Saxsby seemed to be pressuring Malcolm into thinking the worst of Mr. Wilson—Pru felt sure that explained the business about warning her. Pru thought Malcolm was full of himself if he thought he could “take care of her.” The conversation she had just overheard, along with her own feelings and opinions, were getting tossed around in her head like clothes in a dryer.
Just after she and Sammy were finished with their work, she phoned Pearse.

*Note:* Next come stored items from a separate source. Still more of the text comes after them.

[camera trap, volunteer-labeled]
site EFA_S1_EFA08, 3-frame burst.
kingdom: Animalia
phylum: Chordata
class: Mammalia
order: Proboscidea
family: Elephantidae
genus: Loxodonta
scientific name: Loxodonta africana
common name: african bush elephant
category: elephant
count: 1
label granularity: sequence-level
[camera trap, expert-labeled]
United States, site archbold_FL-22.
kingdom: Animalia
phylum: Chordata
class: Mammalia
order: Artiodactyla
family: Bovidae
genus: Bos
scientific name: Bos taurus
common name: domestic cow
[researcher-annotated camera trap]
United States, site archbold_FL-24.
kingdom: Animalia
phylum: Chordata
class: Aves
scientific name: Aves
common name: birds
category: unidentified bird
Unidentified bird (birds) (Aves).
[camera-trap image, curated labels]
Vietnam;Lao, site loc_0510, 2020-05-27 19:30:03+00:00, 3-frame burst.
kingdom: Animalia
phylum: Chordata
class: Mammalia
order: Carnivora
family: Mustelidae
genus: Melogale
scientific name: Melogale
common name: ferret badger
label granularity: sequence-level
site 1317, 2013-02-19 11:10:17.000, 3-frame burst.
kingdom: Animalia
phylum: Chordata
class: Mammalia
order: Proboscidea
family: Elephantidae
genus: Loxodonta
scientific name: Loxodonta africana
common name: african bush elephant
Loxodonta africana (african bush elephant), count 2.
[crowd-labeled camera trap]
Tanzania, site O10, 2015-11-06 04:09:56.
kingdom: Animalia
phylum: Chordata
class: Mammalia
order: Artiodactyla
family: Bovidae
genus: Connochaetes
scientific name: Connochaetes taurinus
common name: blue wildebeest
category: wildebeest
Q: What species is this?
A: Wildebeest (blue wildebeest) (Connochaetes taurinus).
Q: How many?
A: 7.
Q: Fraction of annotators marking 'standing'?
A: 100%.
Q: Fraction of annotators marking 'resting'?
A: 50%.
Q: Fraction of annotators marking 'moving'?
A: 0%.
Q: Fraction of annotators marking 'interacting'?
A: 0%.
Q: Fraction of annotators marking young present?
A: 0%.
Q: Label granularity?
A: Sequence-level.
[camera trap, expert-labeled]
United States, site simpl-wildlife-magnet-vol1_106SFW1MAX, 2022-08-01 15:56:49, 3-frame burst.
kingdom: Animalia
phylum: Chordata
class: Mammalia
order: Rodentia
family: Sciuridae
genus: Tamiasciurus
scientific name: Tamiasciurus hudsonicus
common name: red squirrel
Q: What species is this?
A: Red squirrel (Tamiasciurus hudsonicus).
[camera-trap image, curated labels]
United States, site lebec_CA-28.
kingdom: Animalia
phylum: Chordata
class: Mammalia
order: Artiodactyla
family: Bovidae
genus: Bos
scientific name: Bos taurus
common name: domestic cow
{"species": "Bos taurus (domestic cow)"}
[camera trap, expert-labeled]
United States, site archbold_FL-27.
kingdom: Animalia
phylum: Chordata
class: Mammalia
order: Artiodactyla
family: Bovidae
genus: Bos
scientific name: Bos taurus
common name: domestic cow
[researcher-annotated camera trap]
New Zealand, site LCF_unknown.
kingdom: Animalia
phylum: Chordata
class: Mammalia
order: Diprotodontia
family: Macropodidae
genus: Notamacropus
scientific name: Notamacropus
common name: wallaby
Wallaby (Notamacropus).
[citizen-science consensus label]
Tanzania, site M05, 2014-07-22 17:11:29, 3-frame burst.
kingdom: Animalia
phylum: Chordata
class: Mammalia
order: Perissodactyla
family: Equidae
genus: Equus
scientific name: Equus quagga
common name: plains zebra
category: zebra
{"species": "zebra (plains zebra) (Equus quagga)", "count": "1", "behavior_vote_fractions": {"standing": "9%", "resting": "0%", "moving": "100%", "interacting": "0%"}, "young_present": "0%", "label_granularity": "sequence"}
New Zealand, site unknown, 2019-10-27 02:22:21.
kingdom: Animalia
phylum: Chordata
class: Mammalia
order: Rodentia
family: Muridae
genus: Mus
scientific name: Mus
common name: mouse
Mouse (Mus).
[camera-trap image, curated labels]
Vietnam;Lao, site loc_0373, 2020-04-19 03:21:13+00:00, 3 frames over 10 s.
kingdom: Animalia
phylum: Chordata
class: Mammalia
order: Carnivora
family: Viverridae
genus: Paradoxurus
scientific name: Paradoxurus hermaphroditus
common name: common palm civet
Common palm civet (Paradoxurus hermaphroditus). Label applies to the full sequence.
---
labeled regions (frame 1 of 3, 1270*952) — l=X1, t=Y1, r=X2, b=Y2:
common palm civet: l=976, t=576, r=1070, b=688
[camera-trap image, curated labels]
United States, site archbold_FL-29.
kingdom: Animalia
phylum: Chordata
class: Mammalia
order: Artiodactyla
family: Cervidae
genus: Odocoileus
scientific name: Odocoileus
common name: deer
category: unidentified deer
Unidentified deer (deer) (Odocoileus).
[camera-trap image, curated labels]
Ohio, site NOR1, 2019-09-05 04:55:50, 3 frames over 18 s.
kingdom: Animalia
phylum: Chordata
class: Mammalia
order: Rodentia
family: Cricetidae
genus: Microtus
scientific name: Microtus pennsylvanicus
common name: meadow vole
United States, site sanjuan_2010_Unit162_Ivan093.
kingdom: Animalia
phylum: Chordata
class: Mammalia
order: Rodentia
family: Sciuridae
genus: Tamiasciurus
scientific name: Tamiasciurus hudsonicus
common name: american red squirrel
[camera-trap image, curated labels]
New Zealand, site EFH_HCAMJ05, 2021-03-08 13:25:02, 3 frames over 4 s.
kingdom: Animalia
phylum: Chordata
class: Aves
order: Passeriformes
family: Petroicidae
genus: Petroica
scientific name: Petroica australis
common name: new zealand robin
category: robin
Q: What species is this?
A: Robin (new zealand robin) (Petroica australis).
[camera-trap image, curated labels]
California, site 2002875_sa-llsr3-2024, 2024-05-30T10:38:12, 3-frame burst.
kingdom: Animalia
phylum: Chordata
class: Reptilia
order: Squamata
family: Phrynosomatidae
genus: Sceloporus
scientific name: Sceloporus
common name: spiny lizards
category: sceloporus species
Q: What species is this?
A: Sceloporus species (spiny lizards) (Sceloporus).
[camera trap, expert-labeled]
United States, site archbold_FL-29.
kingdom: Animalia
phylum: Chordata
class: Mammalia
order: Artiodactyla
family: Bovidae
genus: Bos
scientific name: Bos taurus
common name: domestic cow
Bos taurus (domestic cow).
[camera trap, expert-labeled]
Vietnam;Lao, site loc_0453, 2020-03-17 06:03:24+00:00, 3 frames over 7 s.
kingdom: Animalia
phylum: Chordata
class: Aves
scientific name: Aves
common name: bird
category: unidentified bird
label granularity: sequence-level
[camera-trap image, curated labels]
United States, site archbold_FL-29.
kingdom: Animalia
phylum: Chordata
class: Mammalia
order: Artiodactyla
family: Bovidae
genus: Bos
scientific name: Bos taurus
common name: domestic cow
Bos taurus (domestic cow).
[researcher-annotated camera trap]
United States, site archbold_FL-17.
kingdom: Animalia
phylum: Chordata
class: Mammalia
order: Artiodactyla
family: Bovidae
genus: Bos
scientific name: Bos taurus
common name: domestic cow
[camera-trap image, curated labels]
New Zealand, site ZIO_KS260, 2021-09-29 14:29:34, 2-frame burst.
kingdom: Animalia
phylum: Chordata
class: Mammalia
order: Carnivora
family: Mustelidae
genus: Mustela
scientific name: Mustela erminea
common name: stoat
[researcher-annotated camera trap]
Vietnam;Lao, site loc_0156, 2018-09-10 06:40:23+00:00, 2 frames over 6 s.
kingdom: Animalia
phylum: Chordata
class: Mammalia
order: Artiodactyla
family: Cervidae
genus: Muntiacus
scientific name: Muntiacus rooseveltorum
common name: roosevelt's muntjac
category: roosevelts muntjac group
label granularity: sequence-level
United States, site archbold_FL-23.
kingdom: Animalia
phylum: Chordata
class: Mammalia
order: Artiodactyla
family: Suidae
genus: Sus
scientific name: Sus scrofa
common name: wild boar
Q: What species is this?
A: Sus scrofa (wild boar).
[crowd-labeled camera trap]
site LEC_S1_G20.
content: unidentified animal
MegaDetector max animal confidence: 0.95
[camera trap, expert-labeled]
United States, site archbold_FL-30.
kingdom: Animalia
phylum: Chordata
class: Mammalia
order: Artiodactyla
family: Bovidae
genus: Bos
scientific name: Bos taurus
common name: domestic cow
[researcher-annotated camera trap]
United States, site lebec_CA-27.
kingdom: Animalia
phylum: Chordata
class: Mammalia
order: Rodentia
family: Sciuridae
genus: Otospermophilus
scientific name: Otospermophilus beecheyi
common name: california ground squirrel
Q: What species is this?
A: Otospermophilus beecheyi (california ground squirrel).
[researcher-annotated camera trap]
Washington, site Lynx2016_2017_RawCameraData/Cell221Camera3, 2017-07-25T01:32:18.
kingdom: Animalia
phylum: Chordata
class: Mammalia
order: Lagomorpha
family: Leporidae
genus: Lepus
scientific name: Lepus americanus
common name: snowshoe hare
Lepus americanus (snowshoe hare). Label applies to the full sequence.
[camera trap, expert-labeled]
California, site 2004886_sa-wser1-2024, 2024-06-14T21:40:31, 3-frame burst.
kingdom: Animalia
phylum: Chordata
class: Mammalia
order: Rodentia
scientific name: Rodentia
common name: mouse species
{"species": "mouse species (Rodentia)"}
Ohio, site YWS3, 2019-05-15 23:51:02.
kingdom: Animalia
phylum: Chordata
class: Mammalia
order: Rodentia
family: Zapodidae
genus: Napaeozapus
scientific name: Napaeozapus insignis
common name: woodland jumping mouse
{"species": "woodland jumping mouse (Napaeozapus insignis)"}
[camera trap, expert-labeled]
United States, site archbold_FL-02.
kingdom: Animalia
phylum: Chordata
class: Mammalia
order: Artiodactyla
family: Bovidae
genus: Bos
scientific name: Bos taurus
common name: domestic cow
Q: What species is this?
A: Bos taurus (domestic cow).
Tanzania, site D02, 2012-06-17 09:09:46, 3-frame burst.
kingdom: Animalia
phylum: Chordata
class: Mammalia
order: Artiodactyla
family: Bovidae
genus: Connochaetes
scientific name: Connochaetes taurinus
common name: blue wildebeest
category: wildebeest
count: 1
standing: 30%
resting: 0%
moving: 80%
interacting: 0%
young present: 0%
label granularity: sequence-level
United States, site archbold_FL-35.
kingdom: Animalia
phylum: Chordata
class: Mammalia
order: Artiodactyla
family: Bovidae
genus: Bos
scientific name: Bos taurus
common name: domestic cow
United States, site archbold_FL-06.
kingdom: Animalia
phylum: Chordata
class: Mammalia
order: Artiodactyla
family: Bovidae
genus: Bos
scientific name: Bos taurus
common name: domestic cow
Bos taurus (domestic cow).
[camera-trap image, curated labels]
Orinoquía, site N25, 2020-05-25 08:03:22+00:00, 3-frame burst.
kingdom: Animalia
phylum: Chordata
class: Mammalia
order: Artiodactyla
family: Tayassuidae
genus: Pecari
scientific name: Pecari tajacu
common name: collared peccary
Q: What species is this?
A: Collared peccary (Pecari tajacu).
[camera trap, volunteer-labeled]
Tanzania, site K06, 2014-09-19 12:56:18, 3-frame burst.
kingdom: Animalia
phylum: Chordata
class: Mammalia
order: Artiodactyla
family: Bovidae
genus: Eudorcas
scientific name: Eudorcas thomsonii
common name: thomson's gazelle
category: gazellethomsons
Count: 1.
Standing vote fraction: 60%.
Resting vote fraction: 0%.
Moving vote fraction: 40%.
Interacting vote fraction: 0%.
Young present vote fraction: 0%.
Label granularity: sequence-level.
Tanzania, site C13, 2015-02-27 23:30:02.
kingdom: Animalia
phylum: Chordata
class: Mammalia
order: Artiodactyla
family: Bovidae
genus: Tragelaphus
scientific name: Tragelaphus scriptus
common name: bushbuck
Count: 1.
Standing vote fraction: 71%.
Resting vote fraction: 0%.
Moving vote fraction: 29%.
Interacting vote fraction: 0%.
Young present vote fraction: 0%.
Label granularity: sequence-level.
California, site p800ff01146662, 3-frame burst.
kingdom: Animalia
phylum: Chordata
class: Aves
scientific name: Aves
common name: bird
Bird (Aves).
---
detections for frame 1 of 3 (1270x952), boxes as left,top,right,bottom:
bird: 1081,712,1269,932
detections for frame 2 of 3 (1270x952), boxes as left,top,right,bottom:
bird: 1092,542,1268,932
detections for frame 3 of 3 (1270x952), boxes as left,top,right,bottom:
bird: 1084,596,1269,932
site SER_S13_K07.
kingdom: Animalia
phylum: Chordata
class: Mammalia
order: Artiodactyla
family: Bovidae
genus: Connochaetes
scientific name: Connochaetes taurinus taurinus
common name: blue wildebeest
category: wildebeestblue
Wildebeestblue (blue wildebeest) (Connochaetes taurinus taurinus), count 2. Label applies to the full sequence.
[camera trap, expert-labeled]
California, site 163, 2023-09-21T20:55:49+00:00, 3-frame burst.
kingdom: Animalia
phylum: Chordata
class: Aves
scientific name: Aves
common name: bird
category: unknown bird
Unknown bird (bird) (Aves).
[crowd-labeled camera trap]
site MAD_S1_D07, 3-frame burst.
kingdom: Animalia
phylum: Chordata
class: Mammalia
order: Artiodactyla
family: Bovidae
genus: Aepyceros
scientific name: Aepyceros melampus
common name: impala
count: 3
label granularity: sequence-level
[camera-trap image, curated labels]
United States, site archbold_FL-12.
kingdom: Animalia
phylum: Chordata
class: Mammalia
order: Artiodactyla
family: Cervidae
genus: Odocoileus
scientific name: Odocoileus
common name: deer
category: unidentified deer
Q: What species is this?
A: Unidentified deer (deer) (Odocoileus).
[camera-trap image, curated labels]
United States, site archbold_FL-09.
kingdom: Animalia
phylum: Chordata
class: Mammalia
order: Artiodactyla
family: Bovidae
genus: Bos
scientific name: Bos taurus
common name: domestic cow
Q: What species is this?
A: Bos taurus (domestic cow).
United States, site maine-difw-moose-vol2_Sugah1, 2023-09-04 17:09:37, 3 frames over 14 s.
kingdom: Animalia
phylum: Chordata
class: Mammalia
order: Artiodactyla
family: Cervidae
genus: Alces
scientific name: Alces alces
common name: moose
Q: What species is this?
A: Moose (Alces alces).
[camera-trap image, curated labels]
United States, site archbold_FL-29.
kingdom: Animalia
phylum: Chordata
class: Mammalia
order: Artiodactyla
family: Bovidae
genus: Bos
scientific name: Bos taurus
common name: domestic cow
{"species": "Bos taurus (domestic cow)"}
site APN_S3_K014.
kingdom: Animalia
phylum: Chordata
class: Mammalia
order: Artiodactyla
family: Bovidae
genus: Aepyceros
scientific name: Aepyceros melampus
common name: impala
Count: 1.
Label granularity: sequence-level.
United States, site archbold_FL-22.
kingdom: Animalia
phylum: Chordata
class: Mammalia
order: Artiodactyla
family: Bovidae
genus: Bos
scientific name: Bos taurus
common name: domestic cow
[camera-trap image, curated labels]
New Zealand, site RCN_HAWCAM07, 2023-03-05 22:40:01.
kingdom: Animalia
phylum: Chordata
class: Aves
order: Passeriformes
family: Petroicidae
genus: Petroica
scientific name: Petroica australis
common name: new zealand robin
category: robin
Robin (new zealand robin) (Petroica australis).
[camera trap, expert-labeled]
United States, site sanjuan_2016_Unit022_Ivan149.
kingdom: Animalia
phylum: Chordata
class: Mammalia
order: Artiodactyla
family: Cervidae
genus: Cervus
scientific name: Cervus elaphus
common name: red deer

“Detective Chief Inspector Christopher Pearse, please leave a message,” said the recording. She believed this information needed to be delivered live, not on tape, so she didn’t leave any message and decided she’d phone again later. She considered looking into it herself in the meantime—maybe she could clarify a few things they’d said and so the evidence would be more helpful to the police.
Her initial scare faded over the next couple of days in the rush to stuff four days of work into two, and although she kept meaning to phone Pearse again, she didn’t get round to it. Her mind shifted its focus to her interview at Primrose House on Thursday and spending the weekend in the Cotswolds with Jo and family, pushing aside the murder and its investigation.